— START —

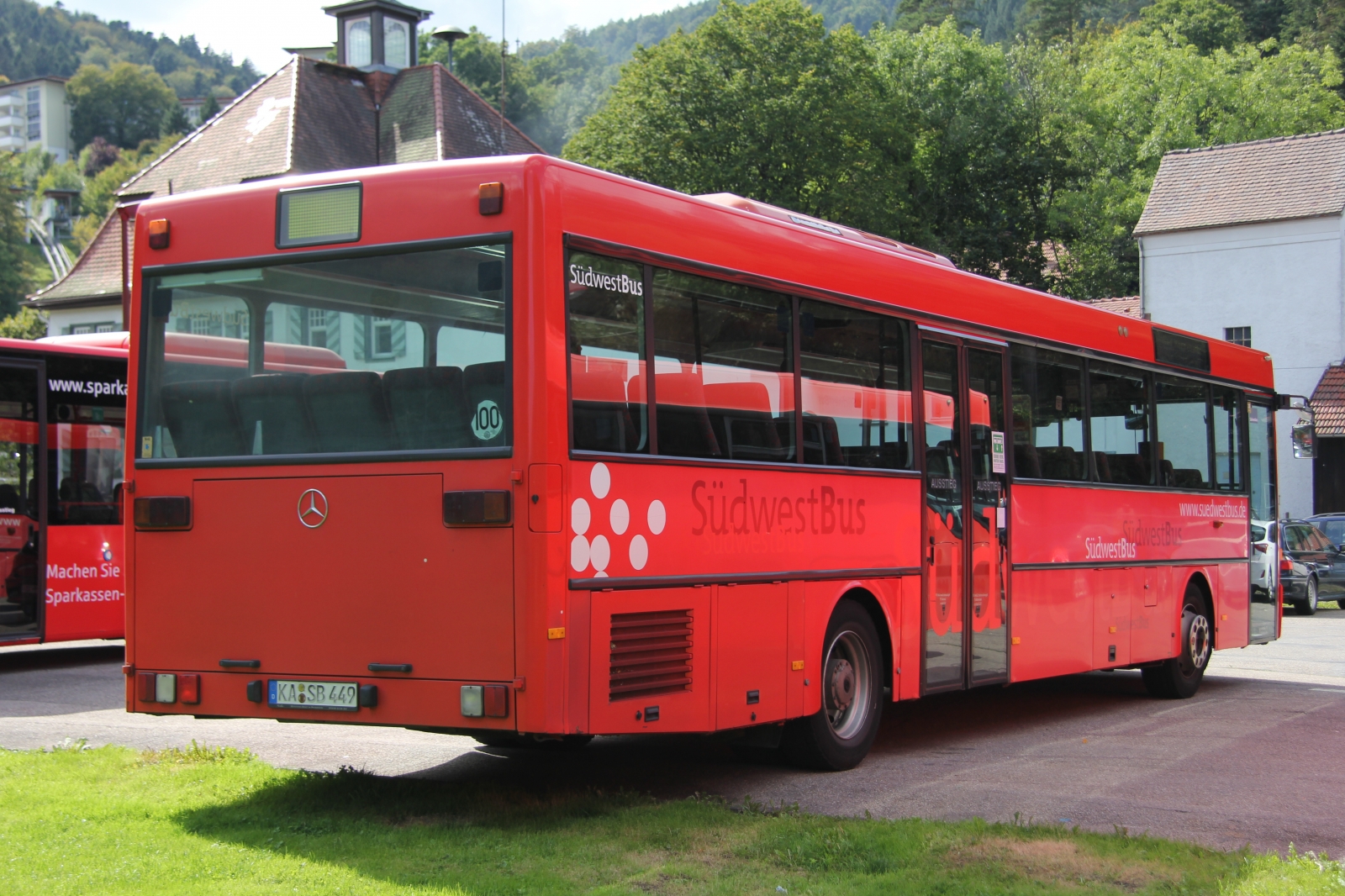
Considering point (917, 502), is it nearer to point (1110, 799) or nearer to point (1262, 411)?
point (1110, 799)

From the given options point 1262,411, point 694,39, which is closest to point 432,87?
point 694,39

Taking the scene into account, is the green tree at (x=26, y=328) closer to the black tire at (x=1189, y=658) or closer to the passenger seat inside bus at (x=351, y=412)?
the black tire at (x=1189, y=658)

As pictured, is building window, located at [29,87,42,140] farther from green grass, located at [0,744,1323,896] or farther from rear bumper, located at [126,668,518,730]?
green grass, located at [0,744,1323,896]

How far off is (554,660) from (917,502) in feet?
13.1

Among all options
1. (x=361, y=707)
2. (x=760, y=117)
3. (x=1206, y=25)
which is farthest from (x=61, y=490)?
(x=1206, y=25)

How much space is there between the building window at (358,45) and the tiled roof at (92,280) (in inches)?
446

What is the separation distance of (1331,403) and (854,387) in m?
37.6

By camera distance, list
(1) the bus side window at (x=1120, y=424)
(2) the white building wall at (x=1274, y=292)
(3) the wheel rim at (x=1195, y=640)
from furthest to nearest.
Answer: (2) the white building wall at (x=1274, y=292)
(3) the wheel rim at (x=1195, y=640)
(1) the bus side window at (x=1120, y=424)

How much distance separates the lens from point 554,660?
6719 millimetres

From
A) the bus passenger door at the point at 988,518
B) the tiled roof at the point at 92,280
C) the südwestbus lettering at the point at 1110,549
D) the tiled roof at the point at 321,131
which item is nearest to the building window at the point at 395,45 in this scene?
the tiled roof at the point at 321,131

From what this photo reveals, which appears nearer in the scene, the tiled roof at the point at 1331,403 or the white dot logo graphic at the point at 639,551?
the white dot logo graphic at the point at 639,551

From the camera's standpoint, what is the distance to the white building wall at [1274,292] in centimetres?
4300

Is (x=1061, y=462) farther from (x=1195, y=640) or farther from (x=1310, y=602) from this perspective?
(x=1310, y=602)

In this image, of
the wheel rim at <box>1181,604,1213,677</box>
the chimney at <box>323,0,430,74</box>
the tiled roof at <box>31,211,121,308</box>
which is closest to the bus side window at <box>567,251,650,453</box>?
the wheel rim at <box>1181,604,1213,677</box>
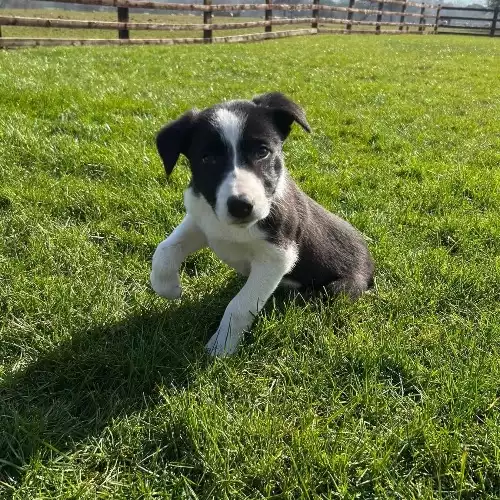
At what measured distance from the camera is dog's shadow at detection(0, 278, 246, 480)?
7.43ft

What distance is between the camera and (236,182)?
2697 millimetres

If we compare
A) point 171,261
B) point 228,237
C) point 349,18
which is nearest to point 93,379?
point 171,261

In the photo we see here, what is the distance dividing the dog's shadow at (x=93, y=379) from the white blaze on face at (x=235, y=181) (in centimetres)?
74

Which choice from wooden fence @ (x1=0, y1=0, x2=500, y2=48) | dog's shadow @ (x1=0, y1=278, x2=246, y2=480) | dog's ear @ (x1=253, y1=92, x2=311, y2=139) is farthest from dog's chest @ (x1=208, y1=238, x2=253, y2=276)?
wooden fence @ (x1=0, y1=0, x2=500, y2=48)

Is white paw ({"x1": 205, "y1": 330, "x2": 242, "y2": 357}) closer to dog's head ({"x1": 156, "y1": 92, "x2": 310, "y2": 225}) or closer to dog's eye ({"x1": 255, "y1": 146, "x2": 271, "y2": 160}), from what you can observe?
dog's head ({"x1": 156, "y1": 92, "x2": 310, "y2": 225})

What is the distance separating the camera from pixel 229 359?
2756 millimetres

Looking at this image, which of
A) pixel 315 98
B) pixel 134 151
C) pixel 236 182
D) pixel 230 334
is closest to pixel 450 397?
pixel 230 334

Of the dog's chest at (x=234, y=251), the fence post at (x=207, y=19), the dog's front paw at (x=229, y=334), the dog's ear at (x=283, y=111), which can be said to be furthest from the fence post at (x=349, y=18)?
the dog's front paw at (x=229, y=334)

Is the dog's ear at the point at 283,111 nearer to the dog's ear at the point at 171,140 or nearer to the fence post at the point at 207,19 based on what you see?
the dog's ear at the point at 171,140

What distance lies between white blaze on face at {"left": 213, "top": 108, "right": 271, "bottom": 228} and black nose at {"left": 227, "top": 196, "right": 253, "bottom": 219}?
0.07 feet

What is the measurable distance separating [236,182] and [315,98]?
23.7ft

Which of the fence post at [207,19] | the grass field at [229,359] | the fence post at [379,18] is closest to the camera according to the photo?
the grass field at [229,359]

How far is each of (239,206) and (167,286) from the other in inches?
32.9

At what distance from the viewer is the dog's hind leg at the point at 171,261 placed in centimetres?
317
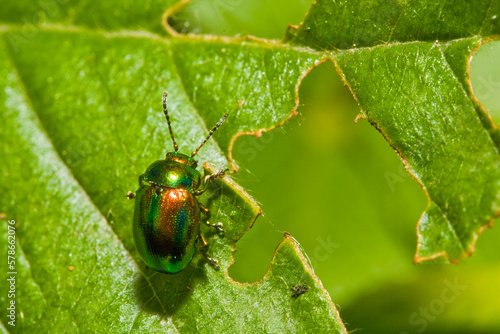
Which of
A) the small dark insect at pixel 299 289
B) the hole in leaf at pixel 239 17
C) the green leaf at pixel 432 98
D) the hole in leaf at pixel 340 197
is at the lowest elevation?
the hole in leaf at pixel 340 197

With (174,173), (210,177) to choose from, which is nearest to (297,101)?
(210,177)

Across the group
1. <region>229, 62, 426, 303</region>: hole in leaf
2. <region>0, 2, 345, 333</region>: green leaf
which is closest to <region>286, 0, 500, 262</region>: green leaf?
<region>0, 2, 345, 333</region>: green leaf

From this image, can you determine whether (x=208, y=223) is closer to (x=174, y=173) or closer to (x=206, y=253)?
(x=206, y=253)

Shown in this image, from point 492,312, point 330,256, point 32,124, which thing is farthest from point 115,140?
point 492,312

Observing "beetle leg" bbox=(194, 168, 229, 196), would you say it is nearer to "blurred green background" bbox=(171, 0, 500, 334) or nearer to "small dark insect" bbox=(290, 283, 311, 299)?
"blurred green background" bbox=(171, 0, 500, 334)

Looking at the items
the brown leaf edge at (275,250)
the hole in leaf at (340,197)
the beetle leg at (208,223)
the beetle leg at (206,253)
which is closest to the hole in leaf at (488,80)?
the hole in leaf at (340,197)

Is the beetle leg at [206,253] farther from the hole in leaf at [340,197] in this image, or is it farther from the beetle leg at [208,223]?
the hole in leaf at [340,197]
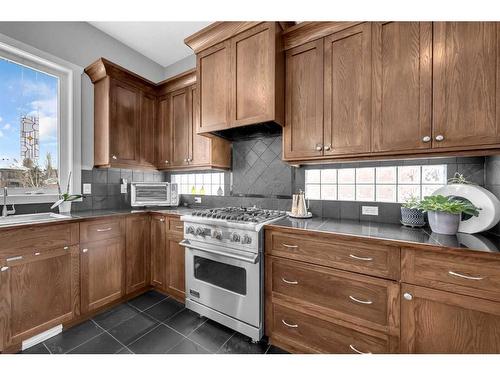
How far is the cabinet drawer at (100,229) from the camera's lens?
183 centimetres

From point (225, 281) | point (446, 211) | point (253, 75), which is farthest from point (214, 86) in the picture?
point (446, 211)

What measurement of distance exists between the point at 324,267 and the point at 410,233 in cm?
57

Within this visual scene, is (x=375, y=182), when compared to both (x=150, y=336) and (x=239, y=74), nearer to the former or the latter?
(x=239, y=74)

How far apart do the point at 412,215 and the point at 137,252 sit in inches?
99.3

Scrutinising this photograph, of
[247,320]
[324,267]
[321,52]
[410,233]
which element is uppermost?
[321,52]

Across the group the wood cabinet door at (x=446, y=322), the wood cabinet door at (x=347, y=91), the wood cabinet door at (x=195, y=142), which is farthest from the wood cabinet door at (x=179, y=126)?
the wood cabinet door at (x=446, y=322)

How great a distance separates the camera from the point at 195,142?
243 centimetres

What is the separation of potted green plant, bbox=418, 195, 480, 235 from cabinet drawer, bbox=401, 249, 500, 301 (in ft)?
0.91

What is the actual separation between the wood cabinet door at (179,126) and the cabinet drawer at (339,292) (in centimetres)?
172

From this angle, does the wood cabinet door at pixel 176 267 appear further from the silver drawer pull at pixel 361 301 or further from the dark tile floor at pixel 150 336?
the silver drawer pull at pixel 361 301

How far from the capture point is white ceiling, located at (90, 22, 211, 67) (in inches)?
91.7
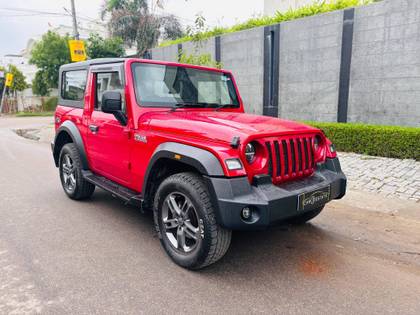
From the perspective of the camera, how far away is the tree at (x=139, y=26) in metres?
21.7

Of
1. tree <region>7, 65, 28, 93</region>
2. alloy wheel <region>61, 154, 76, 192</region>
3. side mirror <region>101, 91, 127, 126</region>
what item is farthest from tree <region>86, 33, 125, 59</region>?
side mirror <region>101, 91, 127, 126</region>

— END —

WHAT THIS TASK INVOLVES: Count the lines in the records above that contain the string "mirror", treating uppercase and lowercase as different, and reply with the number alone.

REPLY TO THE TASK: 2